====== SELECTED PASSAGE ======

Generating Audio with Gemini Text-to-Speech
Both simple single-call generation and pipeline-grade parallel generation are valid.
Models
- default/high-quality:
gemini-2.5-pro-preview-tts - throughput-oriented option:
gemini-2.5-flash-preview-tts
Approach A: Basic Single-call TTS
const response = await genAI.models.generateContent({
model: 'gemini-2.5-pro-preview-tts',
contents: text,
config: {
responseModalities: ['AUDIO'],
speechConfig: {
voiceConfig: { prebuiltVoiceConfig: { voiceName: 'Leda' } }
},
},
});
Example voices often used: Aoede, Charon, Fenrir, Kore, Leda, Puck.
Approach B: Pipeline Per-slide TTS
- Generate one audio file per slide.
- Keep voice consistent across video.
- Modulate style via
audioProfileanddirectorNotes. - Run with concurrency limits by model rate profile.
Extract and Convert Audio
Gemini returns base64 PCM (24kHz mono 16-bit). Convert to WAV for downstream compatibility.
const parts = response.response.candidates?.[0]?.content?.parts;
const audioPart = parts?.find((part: any) => part.inlineData?.data);
const pcmBytes = Buffer.from(audioPart.inlineData.data, 'base64');
Cost and Logging
- Parse token usage from
usageMetadata. - Log per-slide costs where applicable.
Which Approach to Choose
- Use single-call for simple tools.
- Use per-slide pipeline for multi-slide video generation workflows.

====== RECORD EXTRACTS ======

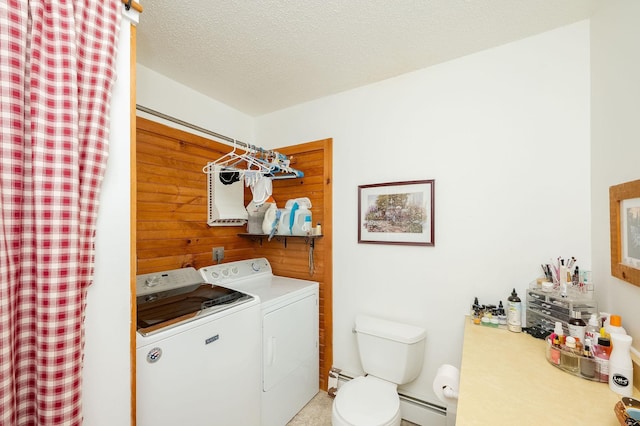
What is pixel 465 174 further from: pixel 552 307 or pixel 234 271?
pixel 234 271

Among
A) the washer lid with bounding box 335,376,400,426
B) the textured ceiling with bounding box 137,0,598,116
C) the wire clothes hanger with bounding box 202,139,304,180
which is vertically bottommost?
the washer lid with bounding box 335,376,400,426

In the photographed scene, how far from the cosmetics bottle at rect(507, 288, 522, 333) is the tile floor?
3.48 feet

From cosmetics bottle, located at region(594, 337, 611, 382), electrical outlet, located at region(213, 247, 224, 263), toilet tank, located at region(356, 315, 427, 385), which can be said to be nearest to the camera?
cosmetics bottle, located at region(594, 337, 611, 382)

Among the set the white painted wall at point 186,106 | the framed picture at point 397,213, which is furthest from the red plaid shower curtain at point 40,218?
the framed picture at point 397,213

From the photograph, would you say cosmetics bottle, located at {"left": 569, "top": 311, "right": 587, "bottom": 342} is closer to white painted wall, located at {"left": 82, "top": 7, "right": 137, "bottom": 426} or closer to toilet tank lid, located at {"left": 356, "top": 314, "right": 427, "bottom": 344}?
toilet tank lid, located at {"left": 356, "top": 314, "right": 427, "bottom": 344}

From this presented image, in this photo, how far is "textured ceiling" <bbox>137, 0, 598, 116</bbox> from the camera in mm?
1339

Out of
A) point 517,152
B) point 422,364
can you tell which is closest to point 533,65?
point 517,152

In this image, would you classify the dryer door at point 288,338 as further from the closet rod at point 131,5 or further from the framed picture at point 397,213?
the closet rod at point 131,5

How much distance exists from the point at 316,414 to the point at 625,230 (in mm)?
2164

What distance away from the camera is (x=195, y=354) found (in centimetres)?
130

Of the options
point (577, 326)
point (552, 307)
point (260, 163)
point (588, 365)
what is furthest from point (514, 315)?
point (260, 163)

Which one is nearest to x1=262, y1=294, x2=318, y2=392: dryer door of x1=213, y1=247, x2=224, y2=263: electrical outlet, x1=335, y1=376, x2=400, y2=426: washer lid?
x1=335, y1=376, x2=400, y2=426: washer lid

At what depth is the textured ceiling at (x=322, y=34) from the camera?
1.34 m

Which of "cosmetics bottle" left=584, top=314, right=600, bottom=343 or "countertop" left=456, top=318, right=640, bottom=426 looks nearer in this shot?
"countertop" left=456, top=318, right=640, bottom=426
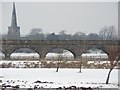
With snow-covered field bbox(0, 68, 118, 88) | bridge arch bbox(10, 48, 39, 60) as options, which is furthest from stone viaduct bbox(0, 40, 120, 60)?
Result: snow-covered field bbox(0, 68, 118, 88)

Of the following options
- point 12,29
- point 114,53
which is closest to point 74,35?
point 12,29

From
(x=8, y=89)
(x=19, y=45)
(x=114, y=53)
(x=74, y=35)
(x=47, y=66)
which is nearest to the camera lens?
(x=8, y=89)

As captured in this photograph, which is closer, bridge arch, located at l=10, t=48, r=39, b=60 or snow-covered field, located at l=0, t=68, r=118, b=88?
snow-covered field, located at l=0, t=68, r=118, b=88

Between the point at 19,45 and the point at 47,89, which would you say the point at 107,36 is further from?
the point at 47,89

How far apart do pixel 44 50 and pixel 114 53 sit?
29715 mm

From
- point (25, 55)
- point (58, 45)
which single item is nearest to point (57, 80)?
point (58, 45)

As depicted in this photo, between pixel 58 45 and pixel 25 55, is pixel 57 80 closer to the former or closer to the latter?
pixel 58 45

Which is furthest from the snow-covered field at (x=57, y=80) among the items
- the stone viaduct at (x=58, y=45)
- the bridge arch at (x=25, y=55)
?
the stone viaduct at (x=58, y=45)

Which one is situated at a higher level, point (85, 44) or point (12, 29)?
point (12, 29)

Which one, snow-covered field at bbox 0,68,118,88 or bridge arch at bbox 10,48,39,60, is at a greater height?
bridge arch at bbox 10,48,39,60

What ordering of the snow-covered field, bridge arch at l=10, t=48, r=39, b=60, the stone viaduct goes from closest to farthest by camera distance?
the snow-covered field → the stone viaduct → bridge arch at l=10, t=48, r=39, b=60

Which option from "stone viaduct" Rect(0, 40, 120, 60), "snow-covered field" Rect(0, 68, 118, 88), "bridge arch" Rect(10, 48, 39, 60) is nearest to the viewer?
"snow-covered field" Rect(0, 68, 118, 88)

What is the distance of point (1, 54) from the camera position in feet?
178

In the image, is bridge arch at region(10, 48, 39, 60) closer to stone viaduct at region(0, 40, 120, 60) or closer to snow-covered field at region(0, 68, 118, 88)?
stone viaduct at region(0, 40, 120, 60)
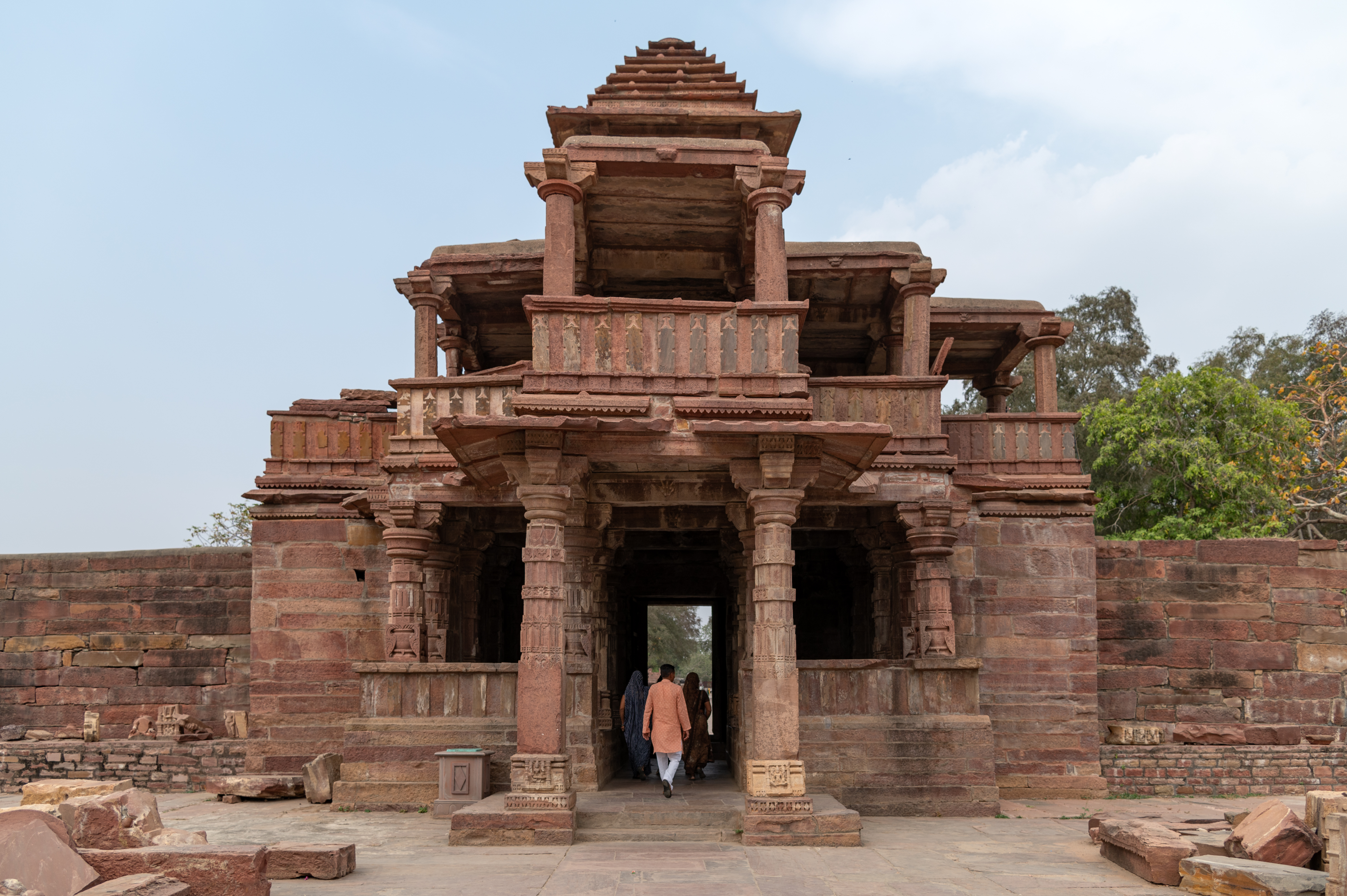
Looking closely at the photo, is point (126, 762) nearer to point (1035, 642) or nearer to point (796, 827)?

======

WHAT IS EXPECTED:
From the Gemini text-to-speech guide above, reproduce word for word the passage starting with "const parts = response.response.candidates?.[0]?.content?.parts;" and going on through "costs where applicable.".

REPLY TO THE TASK:
const parts = response.response.candidates?.[0]?.content?.parts;
const audioPart = parts?.find((part: any) => part.inlineData?.data);
const pcmBytes = Buffer.from(audioPart.inlineData.data, 'base64');
Cost and Logging
- Parse token usage from
usageMetadata. - Log per-slide costs where applicable.